• [SOURCE TEXT]
* * *

Buyouts and demolition of flood prone homes in Meshoppen has not moved as quickly as residents were told it would, but Wyoming County EMA director Gene Dziak told the county commissioners on Tuesday that he has the project back on track.
Photos and story by Rick Hiduk
(Also published in the Rocket-Courier)
Meshoppen Borough council members and employees have been fielding complaints from Church Street residents whose homes are part of a structured buyout through the Wyoming County Housing & Redevelopment Authority (H&RA). A number of homeowners, who had been told at an emergency session of the borough in July that the process was imminent, maintain that they have received no money yet and that their calls to H&RA grants administrator Lisa Hahn are not being returned.
Council members agreed on Oct. 1 that they had also not heard from Hahn, though secretary Phyllis Adams said that she had received a call from Tina Swindell, who introduced herself as an assistant to Hahn who has not yet been fully briefed on the buyout process and could not comment on its progress. It was noted that several homeowners have already purchased new homes or plan to do so and are again waiting for H&RA to act.
At the Oct. 2 meeting of the Wyoming County Commissioners, EMA director Gene Dziak concurred that the process had been stalled, in part by the PA Department of Community and Economic Development, and that he had recently stepped back into the picture to help Hahn complete the process. “Paperwork has been submitted for reimbursement,” Dziak stated. “We can start working on the closings, and then demolition can start.”
Though there are still four or five properties in limbo, but Dziak explained that a general overview of the process has been laid out, and he is now working to plug in the details.
Council Eyeing Bankruptcy Proceedings
Correspondence from solicitor Jonathan Foster indicated that the borough will be represented at an Oct. 29 bankruptcy hearing in Wilkes-Barre concerning several properties owned by landlord Steve Colley, for which thousands of dollars in delinquent sewer and water bills are owed.
“This bankruptcy thing has me upset,” said council chairman John Bunnell. “It’s ridiculous.”

* * *

• [DATASET EXTRACT]

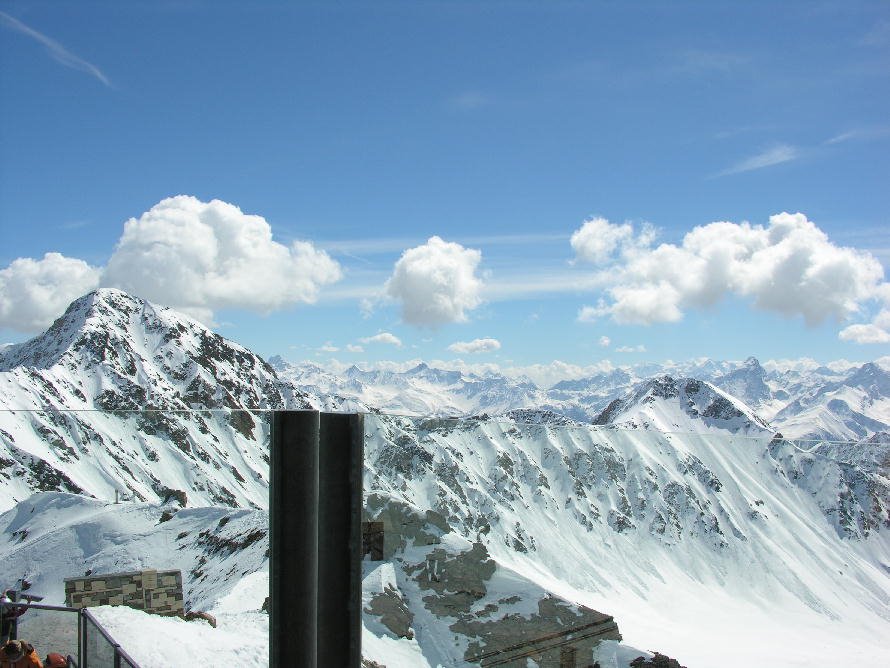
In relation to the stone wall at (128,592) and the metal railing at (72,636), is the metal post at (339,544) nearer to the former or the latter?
the metal railing at (72,636)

* * *

Reproduce the Meshoppen buyout article word for word, between "Meshoppen Borough council" and "not being returned.", inclusive.

Meshoppen Borough council members and employees have been fielding complaints from Church Street residents whose homes are part of a structured buyout through the Wyoming County Housing & Redevelopment Authority (H&RA). A number of homeowners, who had been told at an emergency session of the borough in July that the process was imminent, maintain that they have received no money yet and that their calls to H&RA grants administrator Lisa Hahn are not being returned.